What you need to do: Please find every line in the records below that contains the word "frames", and copy it.

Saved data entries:
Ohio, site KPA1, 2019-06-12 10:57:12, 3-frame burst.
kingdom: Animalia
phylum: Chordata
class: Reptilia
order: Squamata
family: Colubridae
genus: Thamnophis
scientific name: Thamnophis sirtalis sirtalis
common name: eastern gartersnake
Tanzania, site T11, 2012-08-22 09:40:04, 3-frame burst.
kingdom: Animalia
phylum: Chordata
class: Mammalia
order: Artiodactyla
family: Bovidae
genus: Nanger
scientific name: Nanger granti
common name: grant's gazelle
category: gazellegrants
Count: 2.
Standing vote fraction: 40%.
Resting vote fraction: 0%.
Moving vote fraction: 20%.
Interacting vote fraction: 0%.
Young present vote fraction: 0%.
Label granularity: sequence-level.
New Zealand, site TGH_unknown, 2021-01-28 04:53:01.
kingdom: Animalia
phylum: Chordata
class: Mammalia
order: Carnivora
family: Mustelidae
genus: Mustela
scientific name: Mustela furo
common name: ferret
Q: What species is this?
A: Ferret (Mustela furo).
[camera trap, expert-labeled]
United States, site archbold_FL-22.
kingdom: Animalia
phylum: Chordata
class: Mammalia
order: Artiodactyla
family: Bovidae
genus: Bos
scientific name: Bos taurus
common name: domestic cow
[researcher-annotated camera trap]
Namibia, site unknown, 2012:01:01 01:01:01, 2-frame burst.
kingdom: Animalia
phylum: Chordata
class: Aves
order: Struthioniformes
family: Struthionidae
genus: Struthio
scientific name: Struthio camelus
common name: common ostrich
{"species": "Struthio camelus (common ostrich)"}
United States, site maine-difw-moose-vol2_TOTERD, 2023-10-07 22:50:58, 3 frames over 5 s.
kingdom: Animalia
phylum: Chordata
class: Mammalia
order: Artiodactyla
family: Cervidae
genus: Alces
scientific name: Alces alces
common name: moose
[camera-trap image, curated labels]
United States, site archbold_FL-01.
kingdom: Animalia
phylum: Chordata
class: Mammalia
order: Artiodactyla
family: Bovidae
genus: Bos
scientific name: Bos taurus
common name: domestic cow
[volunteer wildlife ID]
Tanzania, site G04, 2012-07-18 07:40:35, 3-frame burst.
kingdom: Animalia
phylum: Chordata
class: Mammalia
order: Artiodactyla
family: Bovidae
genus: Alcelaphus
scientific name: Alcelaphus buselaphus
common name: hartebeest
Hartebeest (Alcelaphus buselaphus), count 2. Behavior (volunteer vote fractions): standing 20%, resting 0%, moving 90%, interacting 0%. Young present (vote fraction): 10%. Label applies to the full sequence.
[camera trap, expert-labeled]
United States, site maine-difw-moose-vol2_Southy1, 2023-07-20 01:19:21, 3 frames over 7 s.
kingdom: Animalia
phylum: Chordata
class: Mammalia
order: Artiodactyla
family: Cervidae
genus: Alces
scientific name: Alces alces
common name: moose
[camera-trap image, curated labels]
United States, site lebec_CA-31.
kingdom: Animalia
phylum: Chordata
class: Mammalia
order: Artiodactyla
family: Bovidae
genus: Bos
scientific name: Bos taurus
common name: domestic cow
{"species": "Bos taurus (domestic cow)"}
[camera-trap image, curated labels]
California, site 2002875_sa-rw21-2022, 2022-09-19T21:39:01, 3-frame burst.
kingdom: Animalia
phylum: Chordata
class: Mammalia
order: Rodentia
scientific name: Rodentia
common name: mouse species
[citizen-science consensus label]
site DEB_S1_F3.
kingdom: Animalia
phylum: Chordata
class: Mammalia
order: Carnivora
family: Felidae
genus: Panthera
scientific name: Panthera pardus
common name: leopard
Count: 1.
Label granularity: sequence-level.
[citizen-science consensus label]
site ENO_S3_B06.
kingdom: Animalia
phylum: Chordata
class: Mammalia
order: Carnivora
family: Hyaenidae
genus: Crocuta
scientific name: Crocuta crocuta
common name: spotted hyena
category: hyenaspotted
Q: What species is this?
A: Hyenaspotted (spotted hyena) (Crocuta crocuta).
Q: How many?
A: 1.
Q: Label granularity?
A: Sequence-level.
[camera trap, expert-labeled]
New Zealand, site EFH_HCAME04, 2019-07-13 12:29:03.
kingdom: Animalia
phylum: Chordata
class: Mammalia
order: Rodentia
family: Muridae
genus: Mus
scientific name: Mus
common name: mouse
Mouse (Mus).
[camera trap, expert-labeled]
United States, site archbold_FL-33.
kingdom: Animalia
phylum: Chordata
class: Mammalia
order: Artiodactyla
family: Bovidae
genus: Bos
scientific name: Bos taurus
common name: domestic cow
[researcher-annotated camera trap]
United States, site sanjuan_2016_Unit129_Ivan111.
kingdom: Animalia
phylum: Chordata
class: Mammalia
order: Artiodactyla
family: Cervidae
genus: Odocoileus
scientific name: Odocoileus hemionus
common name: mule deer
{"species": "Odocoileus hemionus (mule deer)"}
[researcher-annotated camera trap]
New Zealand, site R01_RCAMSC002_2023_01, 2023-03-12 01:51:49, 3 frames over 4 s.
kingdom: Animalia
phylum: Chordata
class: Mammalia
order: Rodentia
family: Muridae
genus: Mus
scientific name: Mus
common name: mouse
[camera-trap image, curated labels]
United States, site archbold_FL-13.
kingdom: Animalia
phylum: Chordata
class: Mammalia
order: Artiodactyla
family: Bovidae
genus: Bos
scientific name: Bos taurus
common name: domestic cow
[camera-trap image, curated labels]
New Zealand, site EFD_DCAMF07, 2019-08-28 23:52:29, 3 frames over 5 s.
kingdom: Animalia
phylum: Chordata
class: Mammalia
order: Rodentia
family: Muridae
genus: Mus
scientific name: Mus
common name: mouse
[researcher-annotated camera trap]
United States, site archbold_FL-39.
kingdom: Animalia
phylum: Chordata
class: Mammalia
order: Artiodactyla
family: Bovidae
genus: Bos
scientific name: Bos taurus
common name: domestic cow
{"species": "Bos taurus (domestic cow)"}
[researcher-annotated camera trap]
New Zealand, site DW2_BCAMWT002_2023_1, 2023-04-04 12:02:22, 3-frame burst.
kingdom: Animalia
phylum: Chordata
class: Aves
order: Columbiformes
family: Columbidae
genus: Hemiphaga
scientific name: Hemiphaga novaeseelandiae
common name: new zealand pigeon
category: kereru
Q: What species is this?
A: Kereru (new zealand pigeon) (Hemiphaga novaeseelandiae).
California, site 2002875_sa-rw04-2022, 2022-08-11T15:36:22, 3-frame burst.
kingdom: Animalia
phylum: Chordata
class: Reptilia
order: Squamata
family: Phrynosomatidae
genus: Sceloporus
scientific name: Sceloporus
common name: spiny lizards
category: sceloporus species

Written response:
United States, site maine-difw-moose-vol2_TOTERD, 2023-10-07 22:50:58, 3 frames over 5 s.
United States, site maine-difw-moose-vol2_Southy1, 2023-07-20 01:19:21, 3 frames over 7 s.
New Zealand, site R01_RCAMSC002_2023_01, 2023-03-12 01:51:49, 3 frames over 4 s.
New Zealand, site EFD_DCAMF07, 2019-08-28 23:52:29, 3 frames over 5 s.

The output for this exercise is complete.